= Naubakht =

Medieval Persian astrologer

Nobakht the Persian also known as Nowbakht-i Ahvazi (نوبخت اهوازى), also spelled Naubakht and Naubakht, along with his sons were Persian astrologers from Ahvaz (in the present-day Khuzestan province, Iran) who lived in the 8th and 9th centuries AD.

Nobakht was particularly famous for having led a group of astrologers who picked an auspicious electional chart for the founding of Baghdad. His family also helped design the city. Originally Zoroastrians, Nobakht and his sons converted to Islam and were employed as Pahlavi translators of the Abbasid court.

== Life as a court astrologer ==
Nawbakht was the most prominent among 'Abbasid caliph al-Mansur's court astrologers. He rose to this position after having successfully predicted al-Mansur's rise to power as a caliph. There were other astrologers retained at the court, including Mashallah (d. ca. 199/815 or 204/820) who aided Nawbakht in his analysis of the stars in determining ”the most auspicious date and time for the foundation of the new capital, the round city of Madīnat al-Salām ("The City of Peace")”, historically known as Baghdad.

While part of al-Mansur’s court, Nawbakht is said to have correctly predicted the caliph’s victory over Ibrahim b. 'Abdallah who, along with his brother, had rebelled against the 'Abbasid rule. In addition to al-Mansur’s victory, Nawbakht predicted the death of Ibrahim as well. Reportedly, Nawbakht was so confident in the accuracy of his calculations that he volunteered to be imprisoned until the outcome of the encounter between Ibrahim and the 'Abbasid army was reported, and agreed to being executed should he had been mistaken.

It’s suspected that part of Nawbakht’s career included translating scientific works from Pahlavi into Arabic, and the Risāla fī sarāʾir aḥkām al-nujūm ("A treatise on the secrets of astrology", an unpublished manuscript) is attributed to him although this attribution remains unconfirmed.

Al-Mansur gifted the astrologer with 2,000 jeribs of land south of Baghdad as an eqta' (grants of land given by a caliph in exchange for service).

== Descendants ==
In addition to being known as an influential 'Abbasid astrologer, Nawbakht is known as a father and ancestor to a very successful family under 'Abbasid rule and as part of the court – various sources refer to Nawbakht as the progenitor of a lineage of court astrologers, thus successfully elevating his family's position in the 'Abbasid court.

According to Sean Anthony, Nawbakht's accumulation of wealth and social status placed his family in such a position that they would go on to become notorious for patronizing and entertaining intellectuals of 'Abbasid society.

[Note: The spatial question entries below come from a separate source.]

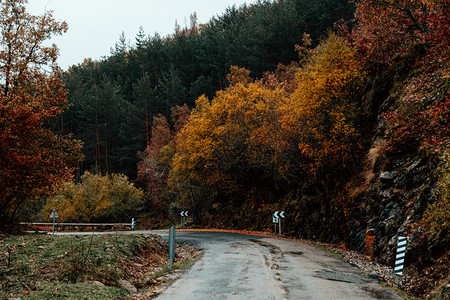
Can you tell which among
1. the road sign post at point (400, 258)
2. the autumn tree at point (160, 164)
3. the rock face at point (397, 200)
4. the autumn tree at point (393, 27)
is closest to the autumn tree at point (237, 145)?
the autumn tree at point (160, 164)

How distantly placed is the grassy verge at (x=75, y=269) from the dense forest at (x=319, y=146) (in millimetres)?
5065

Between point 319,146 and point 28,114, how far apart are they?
16327 mm

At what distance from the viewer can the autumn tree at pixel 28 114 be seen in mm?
14844

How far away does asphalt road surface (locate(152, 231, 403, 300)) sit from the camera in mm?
8195

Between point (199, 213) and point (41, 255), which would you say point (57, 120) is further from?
point (41, 255)

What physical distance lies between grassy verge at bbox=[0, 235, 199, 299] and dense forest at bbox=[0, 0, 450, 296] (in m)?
5.06

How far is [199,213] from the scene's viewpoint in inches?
1596

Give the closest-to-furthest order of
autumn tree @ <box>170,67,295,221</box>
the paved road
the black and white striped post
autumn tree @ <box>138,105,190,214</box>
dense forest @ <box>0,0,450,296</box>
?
the paved road, the black and white striped post, dense forest @ <box>0,0,450,296</box>, autumn tree @ <box>170,67,295,221</box>, autumn tree @ <box>138,105,190,214</box>

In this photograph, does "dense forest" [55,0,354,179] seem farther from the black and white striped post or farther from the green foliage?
the black and white striped post

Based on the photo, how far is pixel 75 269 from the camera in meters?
9.52

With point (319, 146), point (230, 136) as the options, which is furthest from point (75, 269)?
point (230, 136)

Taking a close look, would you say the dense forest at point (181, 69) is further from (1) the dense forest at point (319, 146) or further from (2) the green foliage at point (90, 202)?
(2) the green foliage at point (90, 202)

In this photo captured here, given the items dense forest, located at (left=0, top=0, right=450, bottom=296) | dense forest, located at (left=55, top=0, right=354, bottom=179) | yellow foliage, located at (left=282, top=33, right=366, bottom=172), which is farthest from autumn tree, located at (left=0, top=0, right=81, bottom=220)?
dense forest, located at (left=55, top=0, right=354, bottom=179)

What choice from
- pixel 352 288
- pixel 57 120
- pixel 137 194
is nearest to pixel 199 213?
pixel 137 194
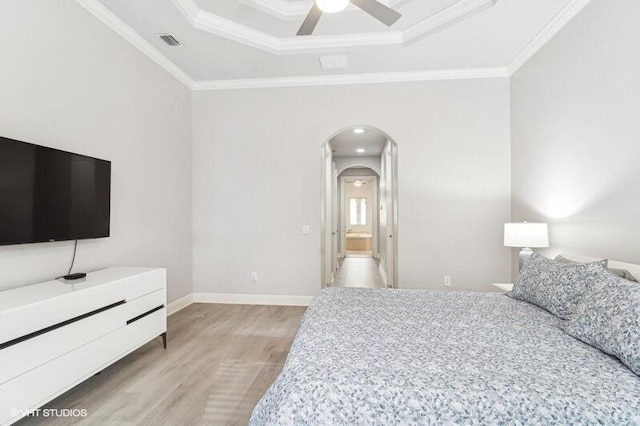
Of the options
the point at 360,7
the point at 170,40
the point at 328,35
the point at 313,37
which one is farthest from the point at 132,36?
the point at 360,7

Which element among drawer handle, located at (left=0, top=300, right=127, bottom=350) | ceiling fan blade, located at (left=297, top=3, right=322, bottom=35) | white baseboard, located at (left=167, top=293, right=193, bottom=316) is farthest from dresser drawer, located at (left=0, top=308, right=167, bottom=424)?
ceiling fan blade, located at (left=297, top=3, right=322, bottom=35)

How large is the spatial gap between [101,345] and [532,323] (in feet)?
8.97

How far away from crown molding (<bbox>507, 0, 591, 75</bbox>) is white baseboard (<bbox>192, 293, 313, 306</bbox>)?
3757mm

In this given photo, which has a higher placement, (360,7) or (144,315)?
A: (360,7)

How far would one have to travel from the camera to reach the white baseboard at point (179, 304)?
3.84m

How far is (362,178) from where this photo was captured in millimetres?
9758

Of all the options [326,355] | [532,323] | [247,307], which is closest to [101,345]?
[326,355]

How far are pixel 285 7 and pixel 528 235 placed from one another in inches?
121

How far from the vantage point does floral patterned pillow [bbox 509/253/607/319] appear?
188 centimetres

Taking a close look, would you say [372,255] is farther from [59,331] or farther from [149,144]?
[59,331]

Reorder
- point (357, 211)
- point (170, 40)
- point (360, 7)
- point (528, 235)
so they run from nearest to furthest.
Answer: point (360, 7), point (528, 235), point (170, 40), point (357, 211)

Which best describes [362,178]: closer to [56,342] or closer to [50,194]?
[50,194]

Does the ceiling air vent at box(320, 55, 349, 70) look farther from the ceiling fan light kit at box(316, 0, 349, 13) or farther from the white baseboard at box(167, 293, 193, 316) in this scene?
the white baseboard at box(167, 293, 193, 316)

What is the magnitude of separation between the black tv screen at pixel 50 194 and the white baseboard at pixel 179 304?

Some notable members of this family are:

- Abū Sahl al-Faḍl ibn Nawbakht – Nawbakht's immediate successor as a court astrologer for al-Mansur, Abu Sahl is known to have also worked as a translator in the Ḵezānat al-ḥekma (Treasury of wisdom) of one of al-Mansur's successors, Hārun al-Rašid. Three of Abu Sahl's sons, 'Abdallah, Esma’il, and Abu’l-Abbas Fazl, all also served as court astrologers for al-Ma’mun and were patrons of the poet Abu Nowas and it was the Nawbakhti family that preserved much of his poetry.
- Abū Sahl Ismāʿīl ibn ʿAlī – the first of Nawbakht's descendants that can decisively be determined as contributing to Shi’ite doctrine. Abu Sahl was a prominent theologian of Imami Shi’ism, and while the family is known for their loyalty to and influence on Twelver Shi’ism, the family's relationship to the sect are difficult to discern prior to Abu Sahl's contributions.
- al-Ḥasan ibn Mūsā – nephew of Abu Sahl, also a Shi’ite theologian as well as a philosopher and astronomer.
- Abu’l-Qāsem Ḥosayn ibn Ruḥ ibn Abi Baḥr Nawbaḵti – perhaps the most politically prominent member of the Nawbakhti family, ibn Ruh became the third safir or deputy of the twelfth Imam.

==Sources==
- The Golden Age of Persia, by Richard Nelson Frye, p. 163.
- Khandan-i Naubakhti, by Abbas Iqbal, Tehran, 1933, pp 2–3 & 13.
- Islamic Science and Engineering, by Donald Hill, p. 10.